Crescer é traumático

               Uma coisa bem curiosa é que ao assistir o desenho vamos percebendo que, embora ele seja muito baseado na cultura japonesa, nem por isso se torna menos relevante para nossa cultura ocidental. É claro que em alguns pontos podem não fazer muito sentido pra nosso estilo de vida, mas como um todo os dramas dos jovens adultos acabam sendo bem semelhantes tanto no Japão quanto aqui.
               Toda a trama gira em torno de Retsuko e seus constantes conflitos com a vida adulta. No início, vamos conhecer um pouco da sua rotina, da sua vida no trabalho e da importância do karaokê como amenizador de suas pressões.
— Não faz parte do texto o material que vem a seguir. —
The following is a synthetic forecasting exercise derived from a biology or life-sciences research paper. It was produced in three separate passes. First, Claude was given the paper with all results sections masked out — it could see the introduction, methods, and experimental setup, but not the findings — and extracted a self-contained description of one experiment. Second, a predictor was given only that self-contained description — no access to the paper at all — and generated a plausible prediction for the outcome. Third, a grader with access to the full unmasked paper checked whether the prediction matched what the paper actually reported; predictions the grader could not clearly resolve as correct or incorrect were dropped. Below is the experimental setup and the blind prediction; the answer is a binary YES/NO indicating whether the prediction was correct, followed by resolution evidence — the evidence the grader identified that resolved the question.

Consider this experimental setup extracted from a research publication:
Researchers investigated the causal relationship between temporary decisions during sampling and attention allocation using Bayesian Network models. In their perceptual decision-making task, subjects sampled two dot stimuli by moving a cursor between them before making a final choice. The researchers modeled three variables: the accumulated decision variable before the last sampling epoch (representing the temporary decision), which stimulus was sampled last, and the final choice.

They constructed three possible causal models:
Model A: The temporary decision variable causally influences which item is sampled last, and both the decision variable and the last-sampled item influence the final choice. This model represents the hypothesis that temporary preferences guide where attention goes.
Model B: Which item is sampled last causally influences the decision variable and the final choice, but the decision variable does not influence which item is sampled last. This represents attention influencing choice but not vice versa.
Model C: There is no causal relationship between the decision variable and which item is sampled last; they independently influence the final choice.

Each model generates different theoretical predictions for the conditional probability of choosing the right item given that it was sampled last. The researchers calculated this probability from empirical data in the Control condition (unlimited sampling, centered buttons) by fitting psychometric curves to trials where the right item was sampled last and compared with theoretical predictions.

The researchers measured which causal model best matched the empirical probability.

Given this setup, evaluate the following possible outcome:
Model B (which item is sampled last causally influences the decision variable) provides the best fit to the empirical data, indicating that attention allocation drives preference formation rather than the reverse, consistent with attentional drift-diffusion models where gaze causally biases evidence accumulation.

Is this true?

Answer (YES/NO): NO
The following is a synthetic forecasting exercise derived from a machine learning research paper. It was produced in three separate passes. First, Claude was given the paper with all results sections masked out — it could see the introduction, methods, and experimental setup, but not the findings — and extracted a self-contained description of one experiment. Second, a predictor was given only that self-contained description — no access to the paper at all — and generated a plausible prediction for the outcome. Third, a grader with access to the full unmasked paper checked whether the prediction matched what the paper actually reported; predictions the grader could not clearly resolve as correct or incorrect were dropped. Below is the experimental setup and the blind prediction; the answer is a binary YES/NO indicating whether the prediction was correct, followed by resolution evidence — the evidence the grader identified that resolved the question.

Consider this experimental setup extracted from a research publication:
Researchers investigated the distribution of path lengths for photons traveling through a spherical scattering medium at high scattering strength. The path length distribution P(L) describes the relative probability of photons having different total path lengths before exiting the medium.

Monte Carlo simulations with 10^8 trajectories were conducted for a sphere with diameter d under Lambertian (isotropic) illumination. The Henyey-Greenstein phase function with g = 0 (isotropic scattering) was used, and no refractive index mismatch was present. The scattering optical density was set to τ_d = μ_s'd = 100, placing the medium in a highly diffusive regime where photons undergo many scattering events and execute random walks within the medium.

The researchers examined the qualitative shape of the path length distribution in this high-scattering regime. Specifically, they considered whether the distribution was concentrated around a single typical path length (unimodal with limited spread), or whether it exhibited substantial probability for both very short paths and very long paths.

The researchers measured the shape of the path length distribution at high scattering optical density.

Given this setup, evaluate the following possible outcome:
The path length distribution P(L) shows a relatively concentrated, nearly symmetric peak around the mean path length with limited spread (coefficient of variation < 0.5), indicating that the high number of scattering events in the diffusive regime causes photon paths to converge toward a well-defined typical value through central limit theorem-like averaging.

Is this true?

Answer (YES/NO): NO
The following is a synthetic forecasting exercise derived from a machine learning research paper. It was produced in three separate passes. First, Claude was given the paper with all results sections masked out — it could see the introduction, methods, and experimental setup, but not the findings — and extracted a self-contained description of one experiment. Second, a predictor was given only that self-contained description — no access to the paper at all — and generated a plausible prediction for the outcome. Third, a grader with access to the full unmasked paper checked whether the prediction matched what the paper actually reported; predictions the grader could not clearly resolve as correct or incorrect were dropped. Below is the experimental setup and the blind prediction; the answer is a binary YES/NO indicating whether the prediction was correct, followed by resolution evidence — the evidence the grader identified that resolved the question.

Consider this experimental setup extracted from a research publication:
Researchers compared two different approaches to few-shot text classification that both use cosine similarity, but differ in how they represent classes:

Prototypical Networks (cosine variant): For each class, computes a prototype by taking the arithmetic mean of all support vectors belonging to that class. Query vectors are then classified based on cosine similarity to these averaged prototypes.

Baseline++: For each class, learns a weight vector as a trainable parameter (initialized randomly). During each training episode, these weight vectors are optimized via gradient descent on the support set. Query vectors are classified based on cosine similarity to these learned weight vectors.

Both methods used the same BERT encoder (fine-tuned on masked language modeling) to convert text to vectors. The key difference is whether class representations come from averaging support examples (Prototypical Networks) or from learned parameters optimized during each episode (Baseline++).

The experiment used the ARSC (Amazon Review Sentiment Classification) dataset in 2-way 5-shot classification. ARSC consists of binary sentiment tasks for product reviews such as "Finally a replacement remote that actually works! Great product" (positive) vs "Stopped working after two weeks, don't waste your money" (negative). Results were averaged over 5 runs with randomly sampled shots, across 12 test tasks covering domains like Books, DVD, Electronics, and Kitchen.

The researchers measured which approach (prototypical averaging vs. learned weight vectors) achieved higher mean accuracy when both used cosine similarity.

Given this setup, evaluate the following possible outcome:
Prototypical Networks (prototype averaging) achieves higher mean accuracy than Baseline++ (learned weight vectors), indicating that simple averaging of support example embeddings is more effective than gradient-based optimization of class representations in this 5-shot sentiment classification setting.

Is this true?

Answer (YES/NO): YES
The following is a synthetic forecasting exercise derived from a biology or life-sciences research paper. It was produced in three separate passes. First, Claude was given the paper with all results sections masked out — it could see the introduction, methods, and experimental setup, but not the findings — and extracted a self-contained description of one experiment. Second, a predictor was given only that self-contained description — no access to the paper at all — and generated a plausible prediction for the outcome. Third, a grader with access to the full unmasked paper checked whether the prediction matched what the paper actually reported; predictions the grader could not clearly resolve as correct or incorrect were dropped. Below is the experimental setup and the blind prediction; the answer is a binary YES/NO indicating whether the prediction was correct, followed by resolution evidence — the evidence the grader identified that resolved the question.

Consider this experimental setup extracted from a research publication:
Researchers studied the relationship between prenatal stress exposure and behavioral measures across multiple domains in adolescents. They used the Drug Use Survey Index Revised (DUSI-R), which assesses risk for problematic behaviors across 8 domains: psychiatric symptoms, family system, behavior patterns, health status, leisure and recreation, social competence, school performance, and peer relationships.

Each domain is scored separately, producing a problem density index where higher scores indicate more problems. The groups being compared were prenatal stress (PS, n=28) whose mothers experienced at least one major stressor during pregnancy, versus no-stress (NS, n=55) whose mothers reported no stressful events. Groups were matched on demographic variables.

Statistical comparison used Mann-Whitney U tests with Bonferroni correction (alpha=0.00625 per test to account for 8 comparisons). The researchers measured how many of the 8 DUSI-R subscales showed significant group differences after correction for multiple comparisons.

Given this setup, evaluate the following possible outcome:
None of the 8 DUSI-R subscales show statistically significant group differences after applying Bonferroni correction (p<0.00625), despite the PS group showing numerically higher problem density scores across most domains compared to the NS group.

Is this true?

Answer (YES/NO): NO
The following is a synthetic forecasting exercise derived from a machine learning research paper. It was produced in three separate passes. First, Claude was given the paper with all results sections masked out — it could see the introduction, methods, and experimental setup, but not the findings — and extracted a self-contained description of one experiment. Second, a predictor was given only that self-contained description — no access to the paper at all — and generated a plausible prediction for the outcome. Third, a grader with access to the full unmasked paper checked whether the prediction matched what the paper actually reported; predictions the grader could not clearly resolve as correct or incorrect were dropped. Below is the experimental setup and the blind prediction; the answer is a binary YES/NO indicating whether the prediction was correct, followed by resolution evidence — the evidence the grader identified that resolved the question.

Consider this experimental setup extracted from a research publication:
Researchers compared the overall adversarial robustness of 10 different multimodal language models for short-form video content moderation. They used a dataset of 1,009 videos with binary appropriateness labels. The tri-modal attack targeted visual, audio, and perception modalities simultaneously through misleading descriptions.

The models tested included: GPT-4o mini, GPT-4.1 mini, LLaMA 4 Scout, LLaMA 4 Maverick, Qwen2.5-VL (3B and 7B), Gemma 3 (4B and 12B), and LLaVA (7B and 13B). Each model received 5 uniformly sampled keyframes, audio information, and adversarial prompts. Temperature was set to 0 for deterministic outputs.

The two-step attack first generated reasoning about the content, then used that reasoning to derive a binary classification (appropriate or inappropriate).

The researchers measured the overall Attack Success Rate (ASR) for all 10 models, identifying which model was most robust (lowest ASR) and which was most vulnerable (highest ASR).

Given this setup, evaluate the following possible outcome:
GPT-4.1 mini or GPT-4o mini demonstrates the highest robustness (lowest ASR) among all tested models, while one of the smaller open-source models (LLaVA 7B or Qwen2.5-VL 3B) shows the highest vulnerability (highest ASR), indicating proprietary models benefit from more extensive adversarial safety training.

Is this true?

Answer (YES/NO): NO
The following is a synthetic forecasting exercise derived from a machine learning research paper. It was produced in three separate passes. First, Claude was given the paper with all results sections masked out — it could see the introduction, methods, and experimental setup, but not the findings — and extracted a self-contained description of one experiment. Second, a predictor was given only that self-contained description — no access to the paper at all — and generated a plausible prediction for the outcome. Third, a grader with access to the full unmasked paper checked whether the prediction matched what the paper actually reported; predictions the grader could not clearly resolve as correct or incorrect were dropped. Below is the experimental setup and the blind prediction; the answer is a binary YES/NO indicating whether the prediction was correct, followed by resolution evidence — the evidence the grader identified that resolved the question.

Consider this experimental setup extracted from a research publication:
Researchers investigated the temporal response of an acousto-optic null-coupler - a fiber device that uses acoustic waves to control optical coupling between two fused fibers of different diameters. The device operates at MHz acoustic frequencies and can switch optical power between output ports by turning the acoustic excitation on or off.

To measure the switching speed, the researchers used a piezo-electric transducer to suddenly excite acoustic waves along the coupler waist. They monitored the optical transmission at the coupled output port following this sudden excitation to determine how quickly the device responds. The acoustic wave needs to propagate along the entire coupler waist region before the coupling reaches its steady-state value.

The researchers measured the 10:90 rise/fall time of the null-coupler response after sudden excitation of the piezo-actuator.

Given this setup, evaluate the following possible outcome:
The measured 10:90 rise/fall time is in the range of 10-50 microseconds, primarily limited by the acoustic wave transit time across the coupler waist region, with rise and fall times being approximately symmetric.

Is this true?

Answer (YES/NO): YES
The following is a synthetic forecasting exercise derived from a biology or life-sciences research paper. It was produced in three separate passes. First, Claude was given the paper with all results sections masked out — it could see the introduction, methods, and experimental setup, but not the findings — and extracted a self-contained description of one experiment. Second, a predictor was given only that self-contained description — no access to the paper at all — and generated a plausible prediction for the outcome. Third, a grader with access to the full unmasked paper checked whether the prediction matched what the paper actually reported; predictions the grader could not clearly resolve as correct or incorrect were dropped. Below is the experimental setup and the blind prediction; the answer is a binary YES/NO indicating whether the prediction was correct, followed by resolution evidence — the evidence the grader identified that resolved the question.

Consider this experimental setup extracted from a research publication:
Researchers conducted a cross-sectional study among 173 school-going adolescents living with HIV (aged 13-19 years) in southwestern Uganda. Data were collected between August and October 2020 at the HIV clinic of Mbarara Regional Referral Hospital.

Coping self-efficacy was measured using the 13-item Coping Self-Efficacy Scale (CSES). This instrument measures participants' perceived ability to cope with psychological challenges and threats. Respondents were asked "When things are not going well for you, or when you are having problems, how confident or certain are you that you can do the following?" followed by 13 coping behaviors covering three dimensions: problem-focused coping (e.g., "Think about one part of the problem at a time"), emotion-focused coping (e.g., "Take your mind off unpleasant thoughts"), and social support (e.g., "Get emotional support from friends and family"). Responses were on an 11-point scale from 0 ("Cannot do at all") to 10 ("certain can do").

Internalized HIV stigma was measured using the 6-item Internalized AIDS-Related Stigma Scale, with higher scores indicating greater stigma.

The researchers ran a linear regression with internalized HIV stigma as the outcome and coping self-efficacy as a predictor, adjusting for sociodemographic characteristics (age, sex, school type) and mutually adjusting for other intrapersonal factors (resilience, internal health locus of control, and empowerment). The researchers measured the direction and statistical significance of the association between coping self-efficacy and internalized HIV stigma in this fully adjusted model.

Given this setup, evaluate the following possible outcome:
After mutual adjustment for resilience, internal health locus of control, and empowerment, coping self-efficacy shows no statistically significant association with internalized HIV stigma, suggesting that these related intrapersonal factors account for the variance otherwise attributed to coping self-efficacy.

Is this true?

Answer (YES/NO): NO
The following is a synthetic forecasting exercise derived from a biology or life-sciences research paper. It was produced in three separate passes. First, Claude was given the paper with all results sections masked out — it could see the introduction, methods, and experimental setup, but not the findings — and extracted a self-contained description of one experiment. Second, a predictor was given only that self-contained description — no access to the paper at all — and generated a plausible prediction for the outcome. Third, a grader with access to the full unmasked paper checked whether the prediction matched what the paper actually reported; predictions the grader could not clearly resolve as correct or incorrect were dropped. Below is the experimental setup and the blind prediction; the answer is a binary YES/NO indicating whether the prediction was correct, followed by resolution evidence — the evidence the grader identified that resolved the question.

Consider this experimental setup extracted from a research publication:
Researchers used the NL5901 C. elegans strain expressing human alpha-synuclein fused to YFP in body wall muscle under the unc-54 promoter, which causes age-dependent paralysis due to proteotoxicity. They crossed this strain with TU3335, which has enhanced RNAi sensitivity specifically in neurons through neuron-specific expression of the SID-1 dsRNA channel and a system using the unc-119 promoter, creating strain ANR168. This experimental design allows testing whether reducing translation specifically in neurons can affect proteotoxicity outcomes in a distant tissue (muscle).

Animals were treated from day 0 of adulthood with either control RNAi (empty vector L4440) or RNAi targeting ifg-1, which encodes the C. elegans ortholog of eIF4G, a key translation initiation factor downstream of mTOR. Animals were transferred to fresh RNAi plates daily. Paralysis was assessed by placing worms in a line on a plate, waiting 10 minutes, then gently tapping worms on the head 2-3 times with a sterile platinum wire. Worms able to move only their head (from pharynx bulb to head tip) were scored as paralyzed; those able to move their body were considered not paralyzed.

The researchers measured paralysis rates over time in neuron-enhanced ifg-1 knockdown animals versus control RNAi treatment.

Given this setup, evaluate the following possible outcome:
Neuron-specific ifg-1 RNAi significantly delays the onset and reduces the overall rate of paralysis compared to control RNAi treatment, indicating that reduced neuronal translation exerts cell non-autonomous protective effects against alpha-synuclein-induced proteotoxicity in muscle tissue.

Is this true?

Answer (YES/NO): YES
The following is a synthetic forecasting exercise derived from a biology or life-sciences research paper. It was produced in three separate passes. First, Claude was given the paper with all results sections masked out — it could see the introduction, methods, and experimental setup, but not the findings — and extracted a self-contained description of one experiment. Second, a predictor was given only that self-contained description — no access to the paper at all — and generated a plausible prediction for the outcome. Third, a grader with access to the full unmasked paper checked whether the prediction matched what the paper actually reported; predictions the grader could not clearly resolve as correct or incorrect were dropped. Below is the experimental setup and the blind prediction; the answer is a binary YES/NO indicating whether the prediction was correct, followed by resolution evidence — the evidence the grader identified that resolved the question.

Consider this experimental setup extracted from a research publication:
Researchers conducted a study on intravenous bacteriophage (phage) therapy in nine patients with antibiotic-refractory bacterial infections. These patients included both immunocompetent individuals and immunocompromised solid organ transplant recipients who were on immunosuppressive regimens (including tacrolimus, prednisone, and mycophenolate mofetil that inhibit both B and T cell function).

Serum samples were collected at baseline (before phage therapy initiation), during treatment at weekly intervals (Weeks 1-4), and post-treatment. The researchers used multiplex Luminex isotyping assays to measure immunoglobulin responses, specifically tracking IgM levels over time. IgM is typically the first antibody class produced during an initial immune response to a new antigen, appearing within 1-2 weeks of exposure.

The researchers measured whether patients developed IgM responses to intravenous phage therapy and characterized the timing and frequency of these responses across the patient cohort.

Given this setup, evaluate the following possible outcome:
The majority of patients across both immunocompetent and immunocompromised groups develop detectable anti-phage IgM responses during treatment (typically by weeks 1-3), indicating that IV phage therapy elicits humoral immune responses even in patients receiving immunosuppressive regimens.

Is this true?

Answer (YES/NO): NO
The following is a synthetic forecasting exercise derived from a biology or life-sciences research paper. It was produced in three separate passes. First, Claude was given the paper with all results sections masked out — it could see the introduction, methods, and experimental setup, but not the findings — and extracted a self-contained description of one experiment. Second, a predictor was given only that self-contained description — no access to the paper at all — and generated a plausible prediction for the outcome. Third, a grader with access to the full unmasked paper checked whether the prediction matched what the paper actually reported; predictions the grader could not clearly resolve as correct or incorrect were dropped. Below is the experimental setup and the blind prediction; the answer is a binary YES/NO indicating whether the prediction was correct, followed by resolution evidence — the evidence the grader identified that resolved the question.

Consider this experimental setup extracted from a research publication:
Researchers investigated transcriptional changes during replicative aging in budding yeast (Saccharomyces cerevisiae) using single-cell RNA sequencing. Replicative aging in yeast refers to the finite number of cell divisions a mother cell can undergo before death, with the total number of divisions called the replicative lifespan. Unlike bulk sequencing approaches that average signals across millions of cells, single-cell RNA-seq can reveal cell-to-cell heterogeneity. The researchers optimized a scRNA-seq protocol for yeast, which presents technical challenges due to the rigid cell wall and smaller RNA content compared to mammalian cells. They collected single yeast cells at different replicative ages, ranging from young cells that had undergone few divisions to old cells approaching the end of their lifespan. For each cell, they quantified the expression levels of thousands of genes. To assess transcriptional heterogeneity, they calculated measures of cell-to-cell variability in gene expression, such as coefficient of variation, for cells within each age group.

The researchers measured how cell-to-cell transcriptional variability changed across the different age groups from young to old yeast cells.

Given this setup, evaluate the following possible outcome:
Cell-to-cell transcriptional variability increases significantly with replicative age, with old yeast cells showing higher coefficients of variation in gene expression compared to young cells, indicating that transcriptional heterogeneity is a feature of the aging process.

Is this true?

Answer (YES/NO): YES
Conforme a trama avança vamos vendo pequenas atitudes da protagonista para buscar uma mudança, porém, é interessante perceber o cuidado do roteiro em mostrar as coisas de uma perspectiva bem pé no chão e não forçar situações felizes só pra que tudo dê certo, afinal todas as ações acabam tendo reações, e nem sempre são positivas. Assim, muito de Aggretsuko está baseado em expectativas, porque apesar estarmos sempre torcendo pela personagem, nós sabemos que o sistema é foda e as coisas nunca são simples. Nós torcemos pra que ela tome uma atitude em relação a uma questão ao mesmo tempo em que sabemos que aquela ação pode tornar as coisas piores, apesar de ser necessária. E assim por diante. Por trás do desenho fofinhos e um humor peculiar, existe um conteúdo bem interessante, que consegue ser melhor do que muitas outras produções que tratam do mesmo tema de uma maneira “mais séria”.
               Apesar de diversos assuntos permearem a história do início ao fim, vamos perceber que a cada capítulo a série enfoca um tema diferente. Dentre os tópicos trabalhados, vamos ver alguns como abuso dos superiores no ambiente de trabalho, machismo, o diferente tratamento que mulheres e homens recebem, a falta de cooperação entre colegas de trabalho e a constante guerra em que um tenta se dar melhor que o outro, a dificuldade em reportar abusos e as consequências disso, etc. Fora do ambiente corporativo também existirão questões envolvendo relacionamento, como a pressão para casar (principalmente no que diz respeito a mulher), a falsa realidade das redes sociais onde todo mundo é feliz, dando a constante sensação de que você está atrás dos seus amigos no quesito felicidade, padrões de beleza e a constante busca pelo corpo ideal (afinal ninguém vai te querer se você não for igual as pessoas da revista/internet). Além desses, outros temas vão surgir pra mostrar pro expectador que as coisas não estão fáceis nem pros animais.
               Enfim, apesar de Aggretusko tratar de temas densos e complexos, ele passa tudo de uma maneira bem leve, divertida e sem precisar ser muito autoexplicativo, entretanto mesmo sendo um bom entretenimento, ele ainda te deixa com aquele gostinho amargo na boca. Você se diverte assistindo, mas nem por isso fica indiferente com aquilo que a série quer passar.


E ai, bora pro karaokê?

            Aggretsuko foi uma dessas produções que acabei encontrando sem querer enquanto passeava pelo Netflix. Eu não tinha noção nenhuma do desenho quando comecei a ver, a única coisa que eu sabia era que se tratava de um bichinho fofinho que cantava death metal, uma descrição suficiente pra me chamar atenção. Quando comecei a assistir, porém, logo percebi que era mais interessante que isso, afinal o death metal é apenas um detalhe divertido no meio de tantas discussões importantes.
               Uma coisa bastante curiosa na série é que, apesar de ser um desenho pro publico adulto, em nenhum momento ele esconde as influências “infantis” dele, algo muito diferente dos desenhos feitos especificamente pro público mais velho, que acabam apelando pra violência, sexo e narrativas mais pesadas. Eu acredito que seja um desenho que possa ser visto por todas as idades, apesar de dialogar muito melhor com um público específico. Acho que pessoas mais novas (e mais velhas) também conseguem extrair algo sem parecer direcionado exclusivamente para um único publico.
               Enfim, assistam Aggretsuko e depois venham conversar com a gente sobre esse desenho que  discute nossa miséria de um jeito fofo.